◆ SHORT EXERCISE
Render the entries below as a JSON list of strings, with one string for each line and blank lines omitted.

◆ RECORDS FOR THIS EXERCISE
= = = = =

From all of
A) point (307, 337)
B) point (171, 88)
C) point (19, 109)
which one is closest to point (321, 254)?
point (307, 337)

= = = = =

◆ ANSWER TO THE EXERCISE
[
  "From all of",
  "A) point (307, 337)",
  "B) point (171, 88)",
  "C) point (19, 109)",
  "which one is closest to point (321, 254)?",
  "point (307, 337)"
]